→ **EXERCISE GOAL**:
Reproduce, from the lines below, exactly the stretch that begins at the line containing "moving: 100%" and ends at the line containing "category: wildebeest", both included.
[Opening EXTRACTED INFORMATION section]
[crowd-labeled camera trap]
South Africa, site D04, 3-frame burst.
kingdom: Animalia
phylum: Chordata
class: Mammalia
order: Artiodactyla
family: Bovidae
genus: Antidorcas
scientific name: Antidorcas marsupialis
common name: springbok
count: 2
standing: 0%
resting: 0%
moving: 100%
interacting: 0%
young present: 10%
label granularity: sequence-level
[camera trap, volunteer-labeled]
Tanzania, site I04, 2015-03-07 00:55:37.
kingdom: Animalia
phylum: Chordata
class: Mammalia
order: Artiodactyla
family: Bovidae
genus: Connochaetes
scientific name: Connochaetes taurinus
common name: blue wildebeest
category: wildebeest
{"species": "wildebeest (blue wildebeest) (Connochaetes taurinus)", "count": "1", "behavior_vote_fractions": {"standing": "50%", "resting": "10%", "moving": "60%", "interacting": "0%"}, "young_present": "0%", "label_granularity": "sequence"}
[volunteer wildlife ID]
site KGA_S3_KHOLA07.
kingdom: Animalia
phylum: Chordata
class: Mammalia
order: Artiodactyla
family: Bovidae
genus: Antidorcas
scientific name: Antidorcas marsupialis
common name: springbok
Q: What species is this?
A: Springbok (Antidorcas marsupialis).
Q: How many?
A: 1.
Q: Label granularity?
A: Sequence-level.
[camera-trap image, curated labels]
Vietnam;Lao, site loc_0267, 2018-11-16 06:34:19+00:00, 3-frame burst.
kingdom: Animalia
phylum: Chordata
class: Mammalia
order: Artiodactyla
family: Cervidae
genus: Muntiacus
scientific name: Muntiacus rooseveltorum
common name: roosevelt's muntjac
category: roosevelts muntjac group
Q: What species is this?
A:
[Closing EXTRACTED INFORMATION section]
→ **RESULT OF THE EXERCISE**:
moving: 100%
interacting: 0%
young present: 10%
label granularity: sequence-level
[camera trap, volunteer-labeled]
Tanzania, site I04, 2015-03-07 00:55:37.
kingdom: Animalia
phylum: Chordata
class: Mammalia
order: Artiodactyla
family: Bovidae
genus: Connochaetes
scientific name: Connochaetes taurinus
common name: blue wildebeest
category: wildebeest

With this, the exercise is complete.